The Senate of Ambrose Alli University (AAU), Ekpoma, would bee meeting soon to consider resumption of academic activities in the university.
This is even as the institution has dismissed claims it had increased tuition fees.
Acting vice chancellor of the university, Prof Asomwan Sonnie Adagbonyin, announced this yesterday while briefing journalists at the Edo State secretariat of the Nigeria Union of Journalists (NUJ) in Benin City about developments at the university.
He said the alleged increase in school fees which led to students protest and resultant closure of the institution was false, adding that fresh students had their tuition fees increased while returning students fees remained the same.
“There is no increment in tuition fees of returning students of AAU”, the vice chancellor stressed, pointing out that students of the university have been given opportunity to pay their school fees in two instalments to reduce the burden of paying once.
He said management decided to close the school as the students’ protest went violent, with some of the students attacking fellow students and lecturers, inflicting injuries on them in campus, as well as preventing commendation service for a late professor from holding on campus.

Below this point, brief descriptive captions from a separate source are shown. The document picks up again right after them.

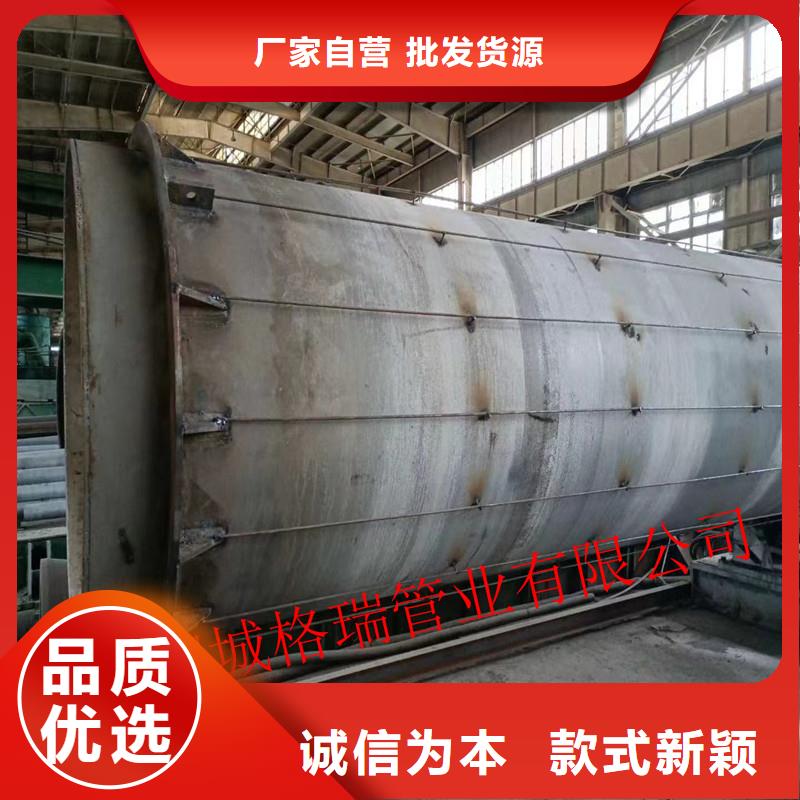 球墨铸铁管,k8球墨铸铁管精品选购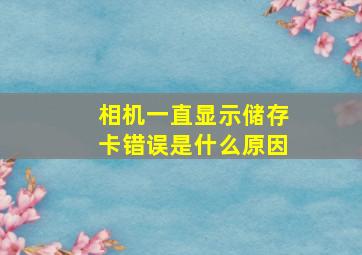 相机一直显示储存卡错误是什么原因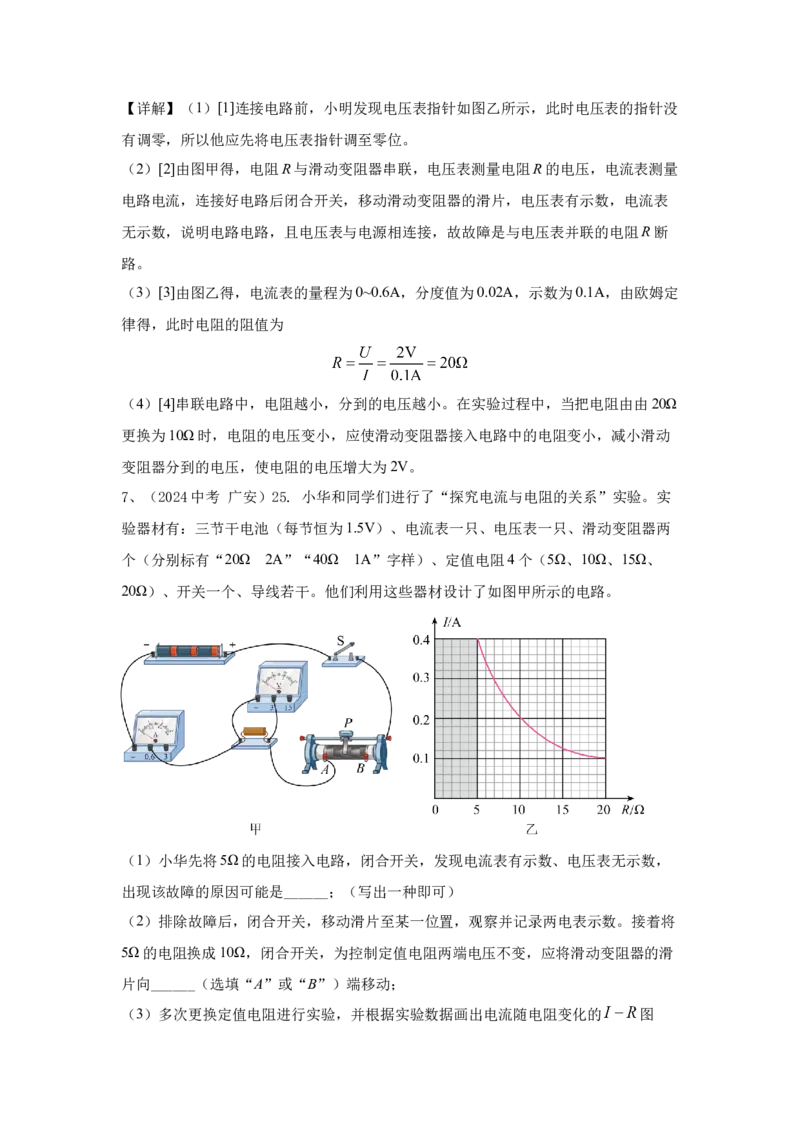 22.2024年全国中考物理试题分类汇编二十二电学实验探究（解析版）_初物_八年级上下册+九年级全一册物理_八年级物理上册_全套教学资源_课件教案2_中考真题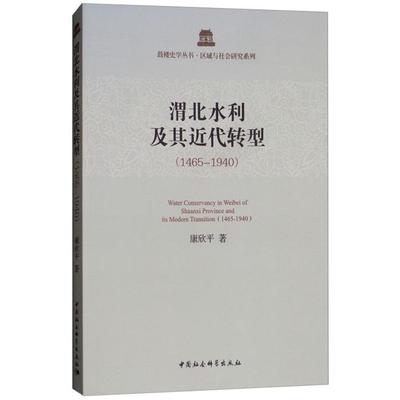【正版】1465-1940-渭北水利及其近代转型康欣平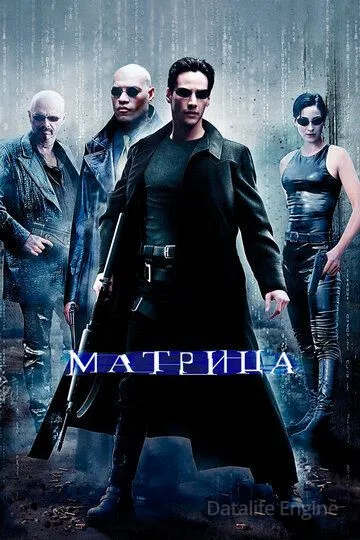 Матрица / The Matrix (1999)
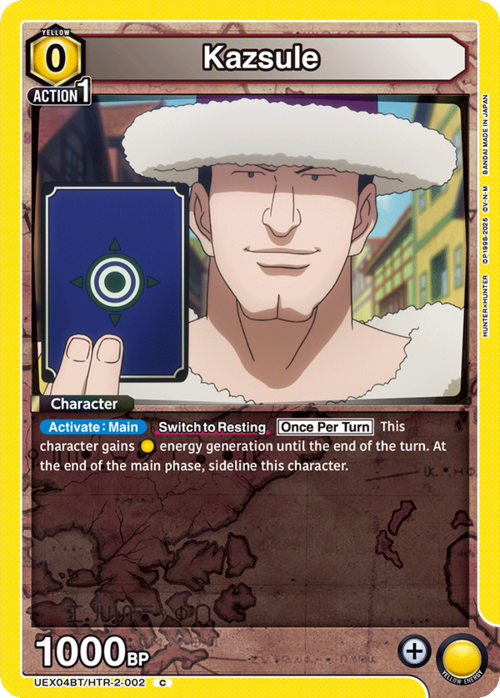 Kazsule Card Front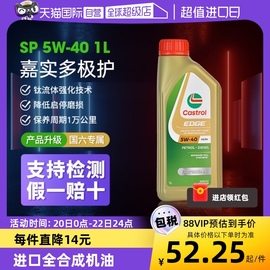 自营castrol嘉实多极护5w-40全合成机油，汽车发动机润滑油1l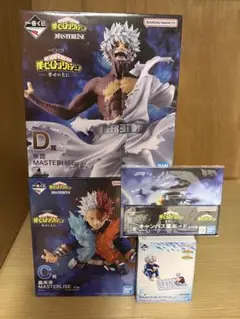 僕のヒーローアカデミア 一番くじ 幸せの上に 轟焦凍 荼毘 燈矢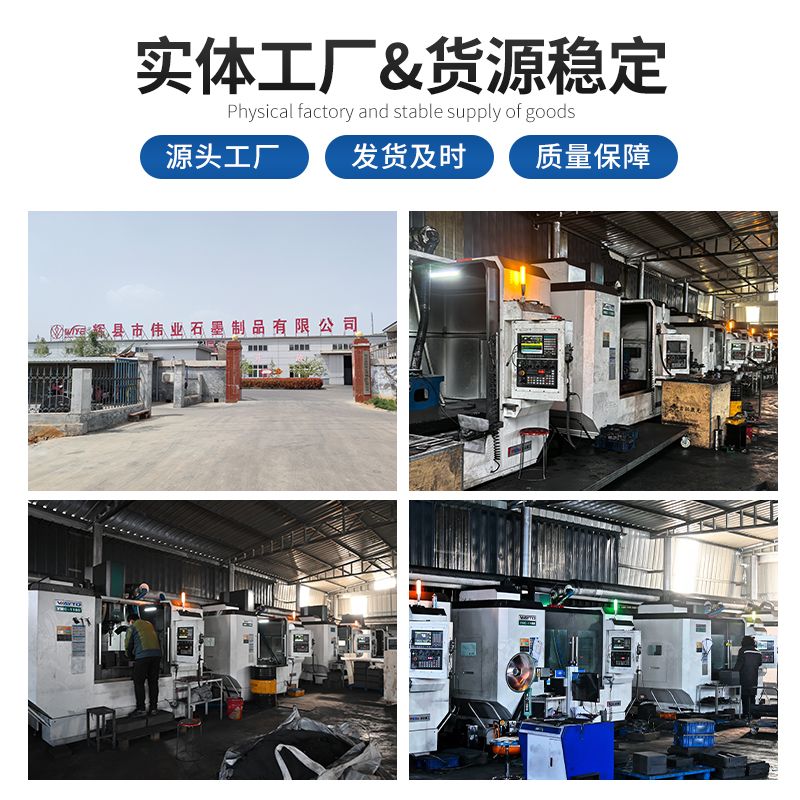 什么是等静压石墨模具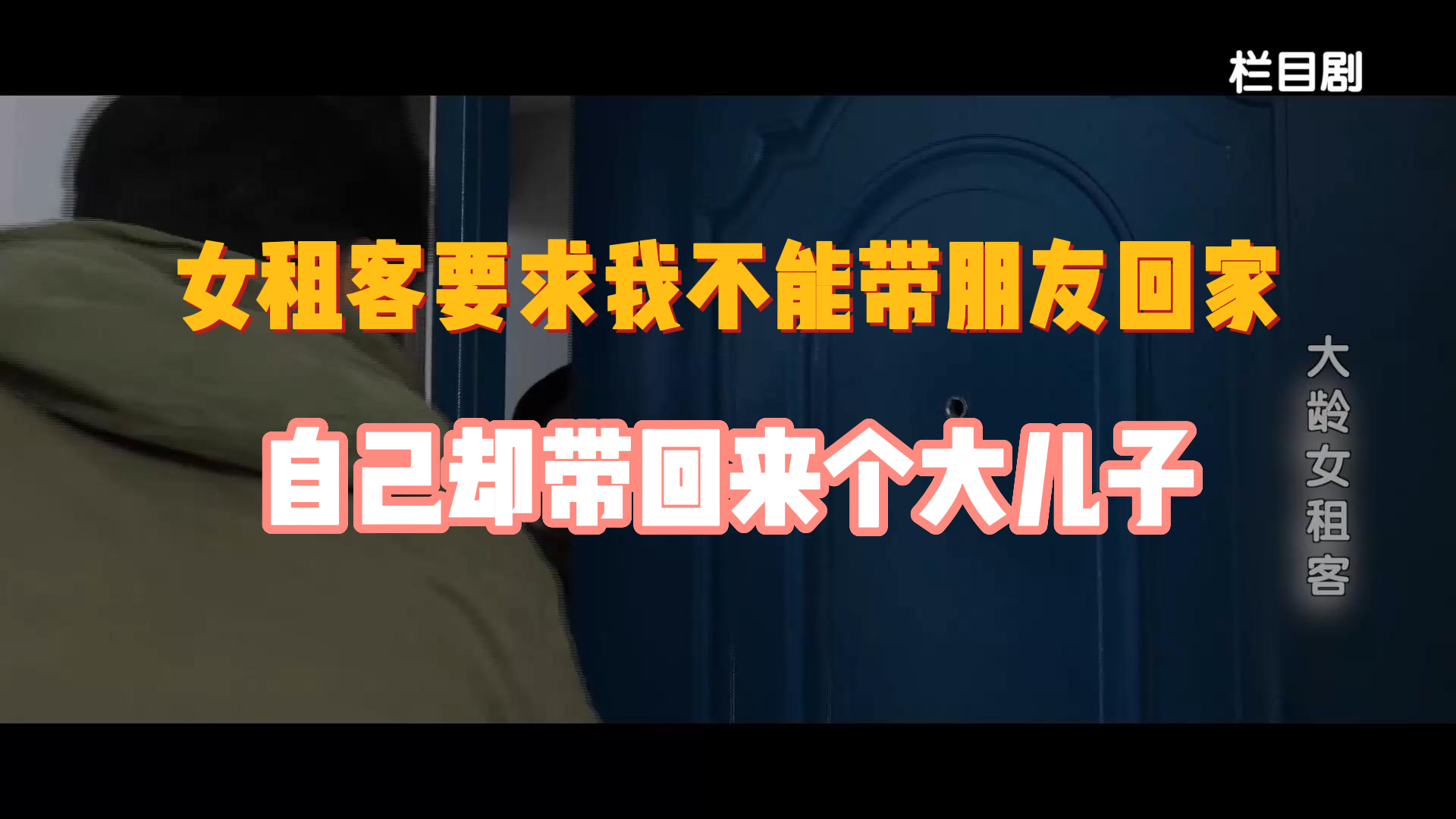 女租客要求我不能带朋友回家，自己却带回来个大儿子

Adagbonyin said following the infractions, management dissolved the Students Union Government leadership and set up a caretaker committee, vowing that erring students would be held to account for their actions.
He described the political dimension the protest at the AAU has taken as “a deeply entrenched conspiracy” and advised those who have turned the university to a war zone to give peace a chance, just as he said a lot of misinformation was in the air and urged members of the public to get correct information from the university’s website and stop the falsehood.
The vice chancellor while announcing that 90 medical doctors who recently graduated from the university would soon be inducted, debunked media reports that the institution was offering fake degrees in Mechanical and Electrical Engineering.
He said the university has already paid the prescribed fees to the Council for the Regulation of Engineering in Nigeria (COREN) for the re-accreditation of the courses.